DataShare Blog: Repository Fringe 2009: Closing Plenary and Thanks

Peter Burnhill is introducing our last session of the Fringe with thanks and acknowledgments of organizers and supporters. He has also paid tribute to Rachel Heery who was a friend and colleague of many at this event and who sadly passed away last week. A tribute to her from her colleagues can be found on the UKOLN website.

Finally Peter has handed over to our Closing Plenary by Clifford Lynch, Director of the Coalition for Networked Information (CNI).

Clifford arrived this morning and has been able to attend some very useful Round Table sessions and he's been reading up on the previous sessions so there will be some reflections on what's been said in the last few days in his talk.

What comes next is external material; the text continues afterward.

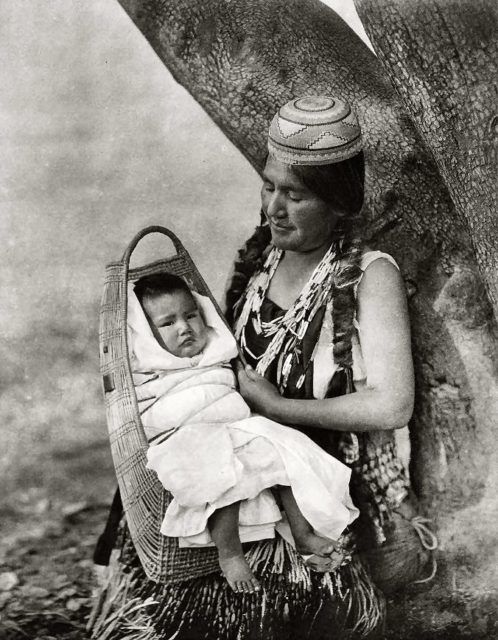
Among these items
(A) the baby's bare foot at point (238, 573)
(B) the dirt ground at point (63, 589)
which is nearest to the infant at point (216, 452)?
(A) the baby's bare foot at point (238, 573)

Cliff opened by saying that, as some of us will know, he conducted a low profile reconnaissance of the scene here about 10 days ago: one of the things I learned was that edinburgh has been a hot bed of repository development since the 18th century.

If you go to the records office you can get a copy of a document about the building of General Register House called "A proper repository"!

Today I want to talk about four major areas at length:

Repository services
Repository services in the broader ecosystem. I think we are also challenged to understand the scope and ambitions of what we call repositories
Repositories and the life-cycle of what goes in repositories. There are some interesting questions there that we're probably not thinking about quite enough.
And finally I wanted to talk about selling or building support for repositories. It's not really the right heading. Some of the things I want to talk about are support, some are about the purpose of repositories and there are some other thoughts in there.

I want to start by commending Sally and Ben for their talk which, based on the blog, touched on many of the issues I've been thinking about and talking about and seeing as key issues for repositories for some time. I'll have a few things to say which will lead on their talk but I think there is a great deal of abiding knowledge in that talk and it is a great picture of where we are now and where we might go.

Repository Services
One of the things I found so interesting about the discussions this morning has been the distinction that many people seem to be making between data repositories and what they call repositories of scholarly outputs, e-prints or similar terms. They are perceived, with some justice, to have some different characteristics and behaviors. You could spend a lot creating a much wider repository than you would ever need to for an e-print repository: people just can't write that fast. But when you get other types of data in there the storage is consumed rapidly and you hit real policy issues about curation and the rationing of storage.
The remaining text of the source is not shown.